As we step outside in the morning, the city is just awakening. Pretzel stands appear on almost every block. Choose a string of small pretzel rings, or round ones as big as a face—plain, salted or sprinkled with poppy seeds. Skinny trolleys seemingly straight out of 1910 run through the streets. In Krakowski Kredens, a food shop, we see crocks of lard with onion or bacon, thin ropes of sausages, big blood sausages and cunning little hams and pâtés. Confitures—such an array—remind me of Ed's first words after landing: "I've never seen so many fruit trees."
Suddenly, the market square of Krakow appears. Magnificent! The Rynek Glowny is the great piazza of Europe— Siena and Brussels notwithstanding. Only Venice's San Marco compares in scope, and Krakow's is more visually exciting. Because nothing in the old town could be built higher than the cathedral, the scale remains human. We're stunned by intact neo-Classical buildings with Renaissance, Baroque and Gothic touches. Spared from World War II bombing, the enormous space breathes Old World.
We take a slow promenade all the way around. On a warm, late April morning, everyone is outside, some under the umbrellas of outdoor cafés, some showing winter-pale faces to the sun. Krakow has some 170,000 students, and many of them are walking around or gathered at tables over formidable glasses of beer.

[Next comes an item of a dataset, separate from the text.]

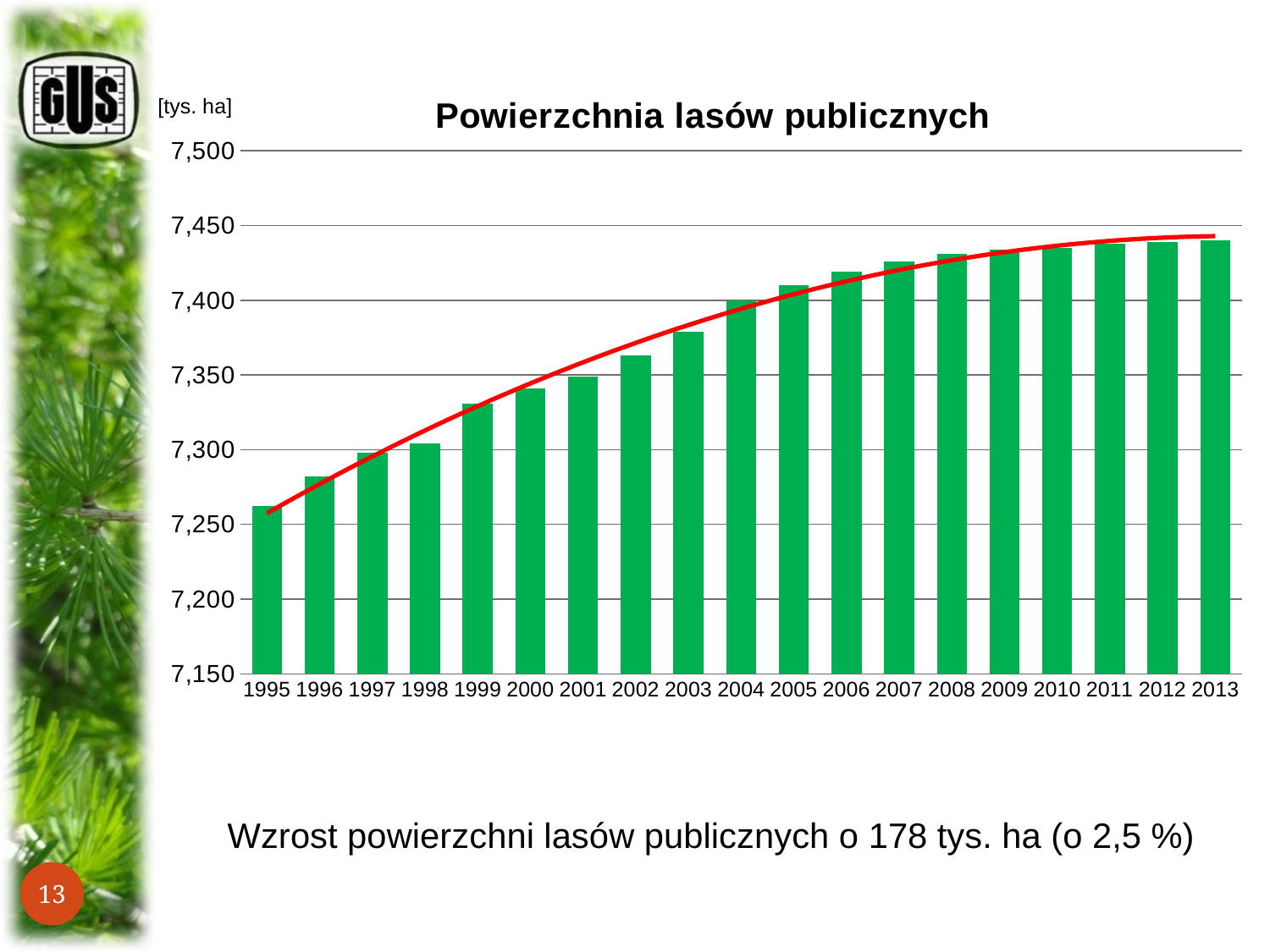
Is the value for 1995 greater or less than 7,250? greater Which is larger, the value for 2013 or the value for 1995? 2013 Do the values rise or fall from 1995 to 2013? rise Is the value for 2000 greater or less than 7,350? less Is the value for 2013 greater or less than 7,450? less What kind of chart is shown on the slide? bar chart Which year has the lowest value on the chart? 1995 Which year has the highest value on the chart? 2013 What is the title of the chart? Powierzchnia lasów publicznych What unit is shown for the values on the chart? tys. ha How many years (bars) are plotted on the chart? 19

The Sukiennice, the medieval Cloth Hall, stands in the center of the Rynek, and the sweet Romanesque church of St. Adalbert—older than the square—is incongruously angled into a corner. The Cloth Hall, begun in the 13th century by the charmingly named Boleslaw the Chaste, now houses a gallery, an arcade of craft and souvenir stalls and the atmospheric 19th-century Noworolski Café. How many coffees can we drink? I want to pause at each cardinal point in the square and admire a new perspective. Spires, machicolations, towers, scrolls, turrets, whimsical stone rams, eagles, lizards—all lend endless variety. The flower vendors are favoring tulips today. I usually find mimes annoying but am charmed by one assuming the mien of a writer, all in brown at a café table, his pen poised over a notebook. Reminds me of writer's block.
St. Mary's, one of Krakow's most venerated churches, watches over the square, as does the statue of 19th-century poet Adam Mickiewicz. High on a pediment with a book in his hand, the poet now serves as a popular meeting point. We cross the square and look into St. Barbara's Church as well, but touring a Polish church feels awkward. So many people are praying that if you are just having a look, you're intruding.
Nearby we find the Czartoryski Museum, where Leonardo da Vinci's Lady With an Ermine lives. We saw her when she came to Italy for an exhibit, which was lucky because today her section of the museum is closed. She's one of four female portraits by da Vinci, and as enigmatic as the Mona Lisa.
Other pleasures we take in: Gypsy musicians, women on stools selling shaped breads, eggs from a basket and cloth-wrapped cheeses. So many bookstores! We stop in several to touch the volumes of favorite poets—Zbigniew Herbert, Wislawa Szymborska, Adam Zagajewski and Czeslaw Milosz, all profoundly conscious of history, full of layers of darkness and gorgeously suffused with wit. We happen upon the covered market, where we feast visually on radishes, kohlrabi, strawberries, possibly every sausage known to man, shoppers with baskets, and farm women in bold flowered scarves and aprons.
At midmorning, we pause at A. Blikle and indulge in its caramel walnut tart and hazelnut cream tart. "As good as Paris!" Ed declares. The espresso, too, is perfect. A mother feeds her baby girl bites of plum cake, causing her to bang enthusiastically on her stroller.
We come upon Ulica Retoryka—Rhetoric Street—where Teodor Talowski designed several brick houses in the late 19th-century. A grand corner building adorned with a stone frog playing a mandolin and musical scores incised across the facade is called "Singing Frog." Another is inscribed "Festina Lente," the Renaissance concept of "make haste slowly," which I admire. Talowski's arches, inset balconies, fancy brickwork and inscriptions reveal a playful mind, while his solid forms and materials show a pre-Modernist architect at work.
We walk across the river to the Kazimierz district, founded as a separate town in 1335 by Casimir the Great. By 1495, Jews driven out of Krakow settled here. Now local publications call Kazimierz trendy. Around a pleasant plaza surrounded by trees are a few cafés, two synagogues and restaurants serving Jewish food—all are hopeful markers. I can see how it might become trendy indeed, though I wonder whether any of the 1,000 Jews remaining in the city would choose to live in this district historied by extreme persecution. Ed is handed a yarmulke as we stop at Remu'h Synagogue, where two rabbis quietly read the Torah. Light inside the white walls of the synagogue hits hard and bright, but the adjoining cemetery, destroyed by the Germans and later restored, seems eerily quiet under trees just leafing. This neighborhood speaks to the riven heritage of Krakow's Jewish culture—mere remnants of the residents who were forced out, first to the nearby Ghetto, then to a worse fate.